Ein zeitweiliger Widerspruch zwischen der vorhandenen ökonomischen, politischen und fachlichen Qualifikation der zur Genossenschaft vereinten Bauern und den neuen Anforderungen war unvermeidlich. Er mußte auch im Hinblick auf die Entfaltung der genossenschaftlichen Demokratie zum tragen kommen. Sachkundige und vorausschauende Mitwirkung in zahlreichen Kommissionen und an folgenreichen Entscheidungen der Mitgliederversammlung, setzt ein Mindestmaß an Bildung und Qualifikation voraus. Zu den objektiv schwierigen Bedingungen für die Entfaltung des genossenschaftlich-sozialistischen Eigentumsverhältnisses traten eine Reihe subjektiver hinzu, die auch im Zusammenhang mit dem Klassenkampf im nationalen und internationalen Rahmen zu betrachten wären.

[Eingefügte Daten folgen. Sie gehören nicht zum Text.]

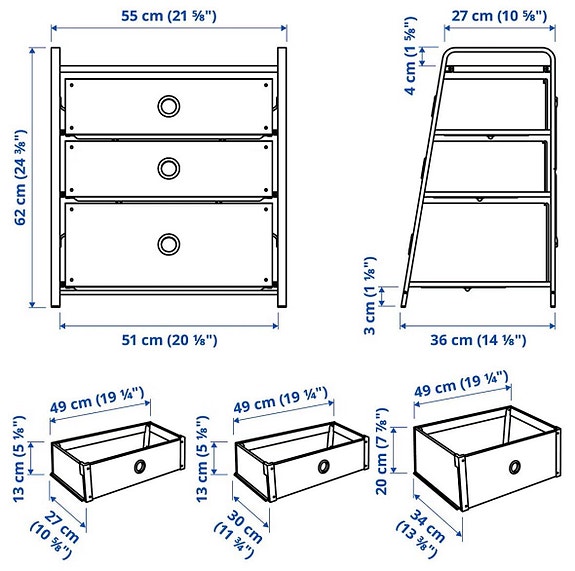 55 cm (21 ⅝")

62 cm (24 ⅜")

51 cm (20 ⅛")

27 cm (10 ⅝")

4 cm (1 ⅝")

3 cm (1 ⅛")

36 cm (14 ⅛")

49 cm (19 ¼")

13 cm (5 ⅛")

27 cm (10 ⅝")

49 cm (19 ¼")

13 cm (5 ⅛")

30 cm (11 ¾")

49 cm (19 ¼")

20 cm (7 ⅞")

34 cm (13 ⅜")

Zur Tabelle: Ausbildungsstand der Mitglieder in den landwirtschaftlichen Produktionsgenossenschaften 1957 bis 1960

Solange Boden, Produktionsinstrumente und Qualifikation als grundlegende Momente der Produktivkräfte noch geprägt sind vom Privateigentum, kann nicht davon gesprochen werden, daß sich die Genossenschaft auf ihrer adäquaten Basis entwickelt. Wenn in solcher Situation die Diktatur des Proletariats ins Wanken gerät, wenn die marxistisch-leninistische Partei die Initiative verliert, wie in Polen 1956 geschehen, ist ein Zerfall der Genossenschaften in ihre Ausgangselemente sehr akut.